Come risolvere il problema dell'hotspot sul tuo Samsung
Quasi sempre si risolve in tre passaggi: spegni e riaccendi il punto di accesso mobile, controlla che i dati mobili siano attivi e che il limite dati non sia a zero, e se continua a non funzionare, riavvia la rete. La maggior parte delle volte il problema è un'impostazione che lo blocca, non l'hotspot.
Prima di entrare nel dettaglio tecnico, vale la pena dire una cosa che quasi nessuno ti spiega: l'hotspot del tuo Samsung può condividere solo la connessione dati che hai già attivata nel tuo piano. Se il problema reale è che non hai abbastanza dati, o che il tuo operatore ti fa pagare caro per usarli in un altro paese, nessun riavvio lo risolverà. Quella distinzione —hotspot rotto vs. dati insufficienti— è quella che potrai fare tu stesso dopo aver letto questo articolo.
Perché non funziona il punto di accesso mobile sul tuo Samsung
I telefoni Samsung con One UI hanno diversi livelli di risparmio energetico e controllo dati che, senza che te ne accorga, possono spegnere o limitare l'hotspot. Queste sono le cause più comuni, dalla più frequente alla meno frequente.

▶ Metti in pratica
1: Le affermazioni (a), (b) e (c) concordano con il testo sull'hotspot Samsung? Rispondi sì o no a ciascuna e cita le parole del testo che lo stabiliscono: (a) L'hotspot può condividere anche una connessione dati non attiva nel piano; (b) Il più delle volte il guasto nasce da un'impostazione che blocca l'hotspot; (c) Con dati insufficienti, basta un riavvio per risolvere.
2: Riprendi il testo sull'hotspot Samsung a partire dalla sua ultima frase.
Questi dati non hanno alcun legame con il testo sull'hotspot Samsung.

▶ Estratto dei dati

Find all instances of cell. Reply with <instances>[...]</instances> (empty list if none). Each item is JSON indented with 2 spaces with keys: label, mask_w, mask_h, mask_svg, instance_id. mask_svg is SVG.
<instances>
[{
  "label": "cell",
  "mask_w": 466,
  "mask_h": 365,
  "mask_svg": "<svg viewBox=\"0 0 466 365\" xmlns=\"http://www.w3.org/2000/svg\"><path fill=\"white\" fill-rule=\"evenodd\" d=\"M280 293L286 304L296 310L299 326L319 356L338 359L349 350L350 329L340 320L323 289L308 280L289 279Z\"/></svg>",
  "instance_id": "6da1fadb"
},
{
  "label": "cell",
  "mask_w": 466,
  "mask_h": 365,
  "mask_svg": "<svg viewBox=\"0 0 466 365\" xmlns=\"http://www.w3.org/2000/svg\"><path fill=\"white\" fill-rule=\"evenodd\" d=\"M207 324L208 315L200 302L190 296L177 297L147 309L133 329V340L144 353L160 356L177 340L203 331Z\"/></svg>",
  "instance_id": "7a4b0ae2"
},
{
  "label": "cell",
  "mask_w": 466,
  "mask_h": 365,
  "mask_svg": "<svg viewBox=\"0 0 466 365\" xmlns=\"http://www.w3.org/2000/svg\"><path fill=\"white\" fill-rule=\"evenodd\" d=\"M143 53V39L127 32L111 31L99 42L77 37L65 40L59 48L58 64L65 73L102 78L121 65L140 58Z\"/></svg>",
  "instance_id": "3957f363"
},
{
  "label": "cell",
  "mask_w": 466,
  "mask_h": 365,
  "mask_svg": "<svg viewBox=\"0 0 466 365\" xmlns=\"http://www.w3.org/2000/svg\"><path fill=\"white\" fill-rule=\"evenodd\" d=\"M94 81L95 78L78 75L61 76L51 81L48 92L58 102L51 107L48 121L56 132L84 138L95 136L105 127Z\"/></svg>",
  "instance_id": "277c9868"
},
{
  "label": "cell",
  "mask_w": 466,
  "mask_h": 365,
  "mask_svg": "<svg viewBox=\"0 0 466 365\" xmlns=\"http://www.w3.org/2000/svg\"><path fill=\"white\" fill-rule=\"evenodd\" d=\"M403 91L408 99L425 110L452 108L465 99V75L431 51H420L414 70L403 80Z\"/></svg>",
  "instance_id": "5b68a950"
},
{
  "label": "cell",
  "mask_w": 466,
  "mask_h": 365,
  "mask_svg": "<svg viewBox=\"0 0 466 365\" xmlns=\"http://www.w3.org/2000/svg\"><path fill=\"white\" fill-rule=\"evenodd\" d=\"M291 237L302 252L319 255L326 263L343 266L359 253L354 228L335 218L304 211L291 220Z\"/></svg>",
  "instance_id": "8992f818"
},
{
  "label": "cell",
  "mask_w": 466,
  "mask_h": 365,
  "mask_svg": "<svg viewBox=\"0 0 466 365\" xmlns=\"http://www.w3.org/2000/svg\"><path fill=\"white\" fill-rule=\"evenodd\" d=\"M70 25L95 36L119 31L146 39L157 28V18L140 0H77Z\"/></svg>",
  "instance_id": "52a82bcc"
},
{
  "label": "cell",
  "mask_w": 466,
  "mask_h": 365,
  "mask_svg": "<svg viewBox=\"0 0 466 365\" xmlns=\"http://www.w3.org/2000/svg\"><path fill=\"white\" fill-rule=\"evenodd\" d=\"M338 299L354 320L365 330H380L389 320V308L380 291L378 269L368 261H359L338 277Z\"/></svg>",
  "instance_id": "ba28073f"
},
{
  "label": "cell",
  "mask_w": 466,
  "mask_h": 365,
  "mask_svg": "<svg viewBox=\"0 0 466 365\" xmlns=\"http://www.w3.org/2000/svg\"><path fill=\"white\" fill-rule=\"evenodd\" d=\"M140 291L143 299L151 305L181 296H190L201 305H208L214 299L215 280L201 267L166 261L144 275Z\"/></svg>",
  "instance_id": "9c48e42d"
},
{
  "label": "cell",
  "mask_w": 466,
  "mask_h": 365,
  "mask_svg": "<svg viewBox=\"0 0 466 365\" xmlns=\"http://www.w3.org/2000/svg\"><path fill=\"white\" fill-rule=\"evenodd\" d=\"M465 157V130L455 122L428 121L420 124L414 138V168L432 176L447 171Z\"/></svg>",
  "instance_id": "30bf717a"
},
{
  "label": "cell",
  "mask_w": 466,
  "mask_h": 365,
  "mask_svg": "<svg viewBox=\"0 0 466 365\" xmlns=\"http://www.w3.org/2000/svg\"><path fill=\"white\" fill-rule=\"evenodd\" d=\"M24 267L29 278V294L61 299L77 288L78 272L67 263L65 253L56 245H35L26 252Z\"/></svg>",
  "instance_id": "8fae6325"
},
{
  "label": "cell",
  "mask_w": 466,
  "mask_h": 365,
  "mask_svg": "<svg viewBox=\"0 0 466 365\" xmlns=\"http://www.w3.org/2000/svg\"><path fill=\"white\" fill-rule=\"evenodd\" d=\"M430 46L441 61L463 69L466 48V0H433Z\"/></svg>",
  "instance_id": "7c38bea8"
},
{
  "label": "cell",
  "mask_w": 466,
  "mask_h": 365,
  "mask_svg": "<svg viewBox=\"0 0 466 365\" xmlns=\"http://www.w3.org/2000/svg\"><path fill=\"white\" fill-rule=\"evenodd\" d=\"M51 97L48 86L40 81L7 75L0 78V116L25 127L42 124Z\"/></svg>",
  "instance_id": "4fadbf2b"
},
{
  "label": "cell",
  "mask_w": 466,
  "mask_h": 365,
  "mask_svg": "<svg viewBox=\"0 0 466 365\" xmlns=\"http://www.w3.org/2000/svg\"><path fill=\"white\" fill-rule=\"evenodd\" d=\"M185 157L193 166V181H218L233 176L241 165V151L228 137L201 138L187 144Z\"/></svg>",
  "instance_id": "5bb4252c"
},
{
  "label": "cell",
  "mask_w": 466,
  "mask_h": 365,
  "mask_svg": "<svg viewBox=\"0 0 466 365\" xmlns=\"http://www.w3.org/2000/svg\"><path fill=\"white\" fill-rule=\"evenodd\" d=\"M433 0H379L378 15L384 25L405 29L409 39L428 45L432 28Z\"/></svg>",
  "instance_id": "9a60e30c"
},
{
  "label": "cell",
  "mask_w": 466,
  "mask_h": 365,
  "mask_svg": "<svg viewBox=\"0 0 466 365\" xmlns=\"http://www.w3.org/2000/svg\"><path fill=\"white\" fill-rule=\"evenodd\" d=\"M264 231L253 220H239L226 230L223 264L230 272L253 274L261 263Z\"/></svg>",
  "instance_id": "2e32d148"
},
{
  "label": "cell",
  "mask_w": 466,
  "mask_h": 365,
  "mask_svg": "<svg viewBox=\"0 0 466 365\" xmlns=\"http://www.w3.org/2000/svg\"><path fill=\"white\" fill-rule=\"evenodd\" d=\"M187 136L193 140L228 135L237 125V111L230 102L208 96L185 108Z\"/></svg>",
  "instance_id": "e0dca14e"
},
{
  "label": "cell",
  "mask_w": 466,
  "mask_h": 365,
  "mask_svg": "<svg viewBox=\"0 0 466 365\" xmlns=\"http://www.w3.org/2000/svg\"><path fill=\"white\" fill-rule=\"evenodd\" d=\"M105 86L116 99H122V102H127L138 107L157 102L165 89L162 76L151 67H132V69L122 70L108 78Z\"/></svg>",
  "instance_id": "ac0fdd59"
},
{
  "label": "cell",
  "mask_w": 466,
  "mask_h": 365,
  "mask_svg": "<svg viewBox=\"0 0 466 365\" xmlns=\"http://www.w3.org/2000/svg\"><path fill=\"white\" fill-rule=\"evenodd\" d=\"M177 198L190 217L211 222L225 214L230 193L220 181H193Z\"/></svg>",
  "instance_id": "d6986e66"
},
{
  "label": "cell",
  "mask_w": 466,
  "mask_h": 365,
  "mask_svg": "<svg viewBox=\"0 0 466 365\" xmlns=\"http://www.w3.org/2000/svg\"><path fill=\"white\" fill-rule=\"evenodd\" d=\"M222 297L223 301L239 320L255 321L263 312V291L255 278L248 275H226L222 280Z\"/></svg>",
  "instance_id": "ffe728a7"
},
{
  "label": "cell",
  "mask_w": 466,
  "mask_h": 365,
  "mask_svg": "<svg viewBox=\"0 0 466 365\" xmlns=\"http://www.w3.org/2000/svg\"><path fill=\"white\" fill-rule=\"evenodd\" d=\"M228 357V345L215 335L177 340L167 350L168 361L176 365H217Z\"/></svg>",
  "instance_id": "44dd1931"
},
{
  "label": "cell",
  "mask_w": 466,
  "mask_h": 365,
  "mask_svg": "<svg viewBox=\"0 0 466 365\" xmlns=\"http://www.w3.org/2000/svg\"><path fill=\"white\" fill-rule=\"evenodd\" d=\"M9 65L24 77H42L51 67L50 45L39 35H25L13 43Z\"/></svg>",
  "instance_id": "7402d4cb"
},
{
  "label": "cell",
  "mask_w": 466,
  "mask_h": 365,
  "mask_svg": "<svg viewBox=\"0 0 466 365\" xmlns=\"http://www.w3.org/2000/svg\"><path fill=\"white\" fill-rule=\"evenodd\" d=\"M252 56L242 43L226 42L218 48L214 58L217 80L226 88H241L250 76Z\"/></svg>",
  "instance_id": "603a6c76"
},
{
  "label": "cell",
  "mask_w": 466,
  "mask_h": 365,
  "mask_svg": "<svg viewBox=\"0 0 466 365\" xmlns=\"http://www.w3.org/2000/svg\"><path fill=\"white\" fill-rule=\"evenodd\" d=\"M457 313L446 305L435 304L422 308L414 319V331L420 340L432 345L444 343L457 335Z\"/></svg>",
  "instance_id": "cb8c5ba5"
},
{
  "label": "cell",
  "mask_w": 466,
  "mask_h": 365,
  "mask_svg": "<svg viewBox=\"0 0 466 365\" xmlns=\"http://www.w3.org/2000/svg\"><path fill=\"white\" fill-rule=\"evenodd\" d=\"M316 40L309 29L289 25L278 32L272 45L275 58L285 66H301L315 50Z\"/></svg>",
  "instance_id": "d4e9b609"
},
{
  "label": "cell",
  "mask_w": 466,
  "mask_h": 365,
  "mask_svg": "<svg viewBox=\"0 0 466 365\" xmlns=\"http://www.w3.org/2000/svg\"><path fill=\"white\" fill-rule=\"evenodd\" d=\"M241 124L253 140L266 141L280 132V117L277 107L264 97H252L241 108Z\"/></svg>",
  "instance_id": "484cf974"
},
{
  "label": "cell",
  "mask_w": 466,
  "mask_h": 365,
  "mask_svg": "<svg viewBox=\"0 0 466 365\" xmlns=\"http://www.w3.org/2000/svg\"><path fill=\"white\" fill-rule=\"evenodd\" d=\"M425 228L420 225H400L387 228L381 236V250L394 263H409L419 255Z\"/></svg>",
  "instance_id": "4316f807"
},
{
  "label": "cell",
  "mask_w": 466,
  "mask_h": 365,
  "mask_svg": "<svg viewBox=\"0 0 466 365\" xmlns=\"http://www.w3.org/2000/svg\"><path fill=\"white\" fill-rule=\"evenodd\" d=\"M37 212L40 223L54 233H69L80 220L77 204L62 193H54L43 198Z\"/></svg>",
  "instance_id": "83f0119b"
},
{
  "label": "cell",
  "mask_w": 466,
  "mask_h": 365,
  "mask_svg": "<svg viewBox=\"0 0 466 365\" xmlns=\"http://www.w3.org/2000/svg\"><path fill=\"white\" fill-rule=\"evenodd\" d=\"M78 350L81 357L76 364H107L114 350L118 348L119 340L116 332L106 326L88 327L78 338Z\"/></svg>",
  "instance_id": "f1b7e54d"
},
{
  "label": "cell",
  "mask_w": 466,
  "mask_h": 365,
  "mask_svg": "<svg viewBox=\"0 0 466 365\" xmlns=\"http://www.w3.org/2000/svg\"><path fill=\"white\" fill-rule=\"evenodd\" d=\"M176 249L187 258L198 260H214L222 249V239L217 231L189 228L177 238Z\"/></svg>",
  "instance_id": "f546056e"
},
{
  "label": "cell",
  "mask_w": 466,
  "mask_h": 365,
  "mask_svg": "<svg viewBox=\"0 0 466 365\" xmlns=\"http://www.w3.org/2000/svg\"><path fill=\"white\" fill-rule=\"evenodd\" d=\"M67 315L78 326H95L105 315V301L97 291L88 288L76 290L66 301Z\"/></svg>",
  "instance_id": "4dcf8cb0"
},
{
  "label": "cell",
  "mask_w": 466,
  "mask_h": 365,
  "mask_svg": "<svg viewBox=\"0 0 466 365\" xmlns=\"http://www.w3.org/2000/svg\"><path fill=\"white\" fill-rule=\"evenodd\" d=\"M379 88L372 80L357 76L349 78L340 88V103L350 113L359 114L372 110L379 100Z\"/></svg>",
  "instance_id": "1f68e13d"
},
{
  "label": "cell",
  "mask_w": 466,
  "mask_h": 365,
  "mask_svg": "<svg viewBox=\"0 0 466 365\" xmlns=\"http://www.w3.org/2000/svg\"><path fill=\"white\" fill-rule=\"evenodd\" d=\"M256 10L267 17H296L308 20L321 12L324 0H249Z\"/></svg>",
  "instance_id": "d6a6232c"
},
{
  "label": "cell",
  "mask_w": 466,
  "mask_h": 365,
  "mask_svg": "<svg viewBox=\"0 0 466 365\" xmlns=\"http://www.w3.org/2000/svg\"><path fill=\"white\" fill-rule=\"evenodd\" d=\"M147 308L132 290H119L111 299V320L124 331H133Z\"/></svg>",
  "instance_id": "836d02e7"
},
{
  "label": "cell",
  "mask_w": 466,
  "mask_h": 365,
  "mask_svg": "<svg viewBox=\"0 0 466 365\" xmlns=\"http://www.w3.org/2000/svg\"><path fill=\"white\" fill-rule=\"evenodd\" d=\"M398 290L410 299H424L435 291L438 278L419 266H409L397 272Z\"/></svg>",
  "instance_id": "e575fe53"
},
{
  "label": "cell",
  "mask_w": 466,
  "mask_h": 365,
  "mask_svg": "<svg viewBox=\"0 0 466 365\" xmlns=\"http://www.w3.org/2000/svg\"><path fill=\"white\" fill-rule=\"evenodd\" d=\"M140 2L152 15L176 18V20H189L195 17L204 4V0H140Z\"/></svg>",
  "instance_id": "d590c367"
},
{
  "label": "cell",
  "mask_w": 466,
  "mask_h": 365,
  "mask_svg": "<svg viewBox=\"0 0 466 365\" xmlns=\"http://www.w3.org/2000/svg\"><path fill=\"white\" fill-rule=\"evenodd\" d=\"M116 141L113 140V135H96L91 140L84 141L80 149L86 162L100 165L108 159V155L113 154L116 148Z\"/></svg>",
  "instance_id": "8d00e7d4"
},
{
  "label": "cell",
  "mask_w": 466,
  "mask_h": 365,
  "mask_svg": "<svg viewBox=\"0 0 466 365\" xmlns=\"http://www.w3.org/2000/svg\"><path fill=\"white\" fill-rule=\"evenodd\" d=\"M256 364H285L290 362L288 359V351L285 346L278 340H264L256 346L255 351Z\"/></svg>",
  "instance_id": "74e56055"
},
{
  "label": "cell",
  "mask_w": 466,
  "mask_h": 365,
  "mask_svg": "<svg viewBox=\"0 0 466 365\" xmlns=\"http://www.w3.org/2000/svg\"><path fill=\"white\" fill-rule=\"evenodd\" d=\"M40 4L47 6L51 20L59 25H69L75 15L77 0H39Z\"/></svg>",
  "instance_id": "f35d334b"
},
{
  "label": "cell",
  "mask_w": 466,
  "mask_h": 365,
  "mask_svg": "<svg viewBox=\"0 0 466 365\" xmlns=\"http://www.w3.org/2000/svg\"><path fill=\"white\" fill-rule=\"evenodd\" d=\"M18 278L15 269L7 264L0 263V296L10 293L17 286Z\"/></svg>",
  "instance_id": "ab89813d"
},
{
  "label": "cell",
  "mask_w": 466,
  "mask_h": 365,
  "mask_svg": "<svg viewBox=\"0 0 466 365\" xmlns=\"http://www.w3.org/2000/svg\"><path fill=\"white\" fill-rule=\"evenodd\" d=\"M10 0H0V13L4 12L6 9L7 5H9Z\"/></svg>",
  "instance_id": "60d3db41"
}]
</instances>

▶ Risultati degli esercizi
1:
(a) No: «l'hotspot del tuo Samsung può condividere solo la connessione dati che hai già attivata nel tuo piano».
(b) Sì: «La maggior parte delle volte il problema è un'impostazione che lo blocca, non l'hotspot».
(c) No: «nessun riavvio lo risolverà».

2:
| Causa | Dove controllare | Cosa fare |
|---|---|---|
| Dati mobili spenti | Impostazioni → Connessioni → Utilizzo dati | Attivali; l'hotspot dipende da loro, non funziona solo con Wi-Fi |
| Limite dati dell'hotspot a 0 o molto basso | Impostazioni → Connessioni → Punto di accesso mobile e tethering → Limite dati | Alzalo o disattivalo mentre viaggi |
| Risparmio energetico che limita l'app in background | Impostazioni → Batteria → Utilizzo in background | Consenti che l'hotspot rimanga attivo con lo schermo spento |
| Spegnimento automatico per inattività | Impostazioni → Punto di accesso mobile → Spegni automaticamente l'hotspot | Disattiva questa opzione se hai bisogno di connessione costante |
| Roaming dati disattivato all'estero | Impostazioni → Connessioni → Reti mobili → Roaming dati | Attivalo, o usa una eSIM locale invece del roaming |
| Banda di frequenza incompatibile (5 GHz) | Impostazioni → Punto di accesso mobile → Banda AP | Passa a 2.4 GHz se l'altro dispositivo è vecchio |
| Cache di rete corrotta dopo un aggiornamento | Impostazioni → Gestione generale → Ripristina | Ripristina le impostazioni di rete (non cancella foto né app) |
La maggior parte delle guide si ferma qui, al "spegnilo e riaccendilo". Ma se hai già provato tutto questo e l'hotspot tecnicamente funziona —l'altro dispositivo si connette— eppure non naviga, il problema non è nel Samsung: è nella rete dell'operatore, come vedremo nella sezione successiva.
Come ripristinare il Mobile Hotspot su un Samsung, passo dopo passo
Quando il punto di accesso semplicemente non risponde, non è necessario riavviare l'intero cellulare. Questi passaggi, in questo ordine, risolvono la maggior parte dei blocchi senza perdere impostazioni o dati salvati:
- Spegni il punto di accesso mobile dal pannello rapido (scorri verso il basso dall'alto) e attendi 10 secondi prima di riattivarlo.
- Vai a Impostazioni → Connessioni → Punto di accesso mobile e tethering e verifica che il nome della rete (SSID) e la password non abbiano caratteri strani che confondono l'altro dispositivo.
- Cambia la password dell'hotspot anche se non l'hai dimenticata: a volte l'errore reale è che l'altro cellulare ha salvato una versione vecchia.
- Controlla il limite dati dell'hotspot, descritto nella tabella precedente. È il motivo più trascurato di tutti.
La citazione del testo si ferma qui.